Problem requirements:
How many lines in the listing below contain the string "blue", matching case exactly? Reply with the number alone.
** START Exercise material **
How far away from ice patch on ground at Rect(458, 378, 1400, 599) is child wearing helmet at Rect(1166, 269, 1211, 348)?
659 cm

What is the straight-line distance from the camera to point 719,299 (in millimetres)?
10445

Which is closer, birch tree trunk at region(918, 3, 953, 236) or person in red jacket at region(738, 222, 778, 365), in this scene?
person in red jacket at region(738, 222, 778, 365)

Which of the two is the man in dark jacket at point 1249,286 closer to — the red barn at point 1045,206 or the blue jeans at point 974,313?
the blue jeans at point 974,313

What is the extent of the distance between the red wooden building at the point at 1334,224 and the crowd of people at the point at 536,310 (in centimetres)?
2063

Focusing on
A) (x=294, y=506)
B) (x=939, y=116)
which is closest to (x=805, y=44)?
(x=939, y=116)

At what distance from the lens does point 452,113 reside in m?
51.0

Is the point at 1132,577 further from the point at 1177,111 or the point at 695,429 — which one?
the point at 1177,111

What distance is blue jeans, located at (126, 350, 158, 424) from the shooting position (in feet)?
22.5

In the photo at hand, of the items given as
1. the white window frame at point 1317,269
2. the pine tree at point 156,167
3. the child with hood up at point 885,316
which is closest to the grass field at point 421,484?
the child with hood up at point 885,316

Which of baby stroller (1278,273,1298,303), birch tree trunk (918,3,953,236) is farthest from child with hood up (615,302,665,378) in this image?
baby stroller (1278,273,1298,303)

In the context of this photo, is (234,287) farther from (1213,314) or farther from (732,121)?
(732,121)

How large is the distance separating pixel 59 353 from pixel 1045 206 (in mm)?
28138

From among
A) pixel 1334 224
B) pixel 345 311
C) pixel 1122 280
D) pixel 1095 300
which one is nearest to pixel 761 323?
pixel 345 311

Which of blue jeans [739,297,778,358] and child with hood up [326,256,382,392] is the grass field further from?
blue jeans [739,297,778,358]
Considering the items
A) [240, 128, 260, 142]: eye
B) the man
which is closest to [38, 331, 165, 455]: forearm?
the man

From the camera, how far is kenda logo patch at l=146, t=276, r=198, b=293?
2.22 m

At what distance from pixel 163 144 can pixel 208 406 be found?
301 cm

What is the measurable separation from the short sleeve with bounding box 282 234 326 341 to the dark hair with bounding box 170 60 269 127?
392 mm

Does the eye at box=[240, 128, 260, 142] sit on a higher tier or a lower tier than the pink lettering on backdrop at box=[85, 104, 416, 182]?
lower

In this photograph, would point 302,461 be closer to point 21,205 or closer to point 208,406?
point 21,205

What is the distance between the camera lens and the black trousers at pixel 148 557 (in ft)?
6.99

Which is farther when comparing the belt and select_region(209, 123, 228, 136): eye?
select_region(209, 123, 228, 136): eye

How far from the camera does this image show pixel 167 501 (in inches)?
** END Exercise material **
Completed exercise:
5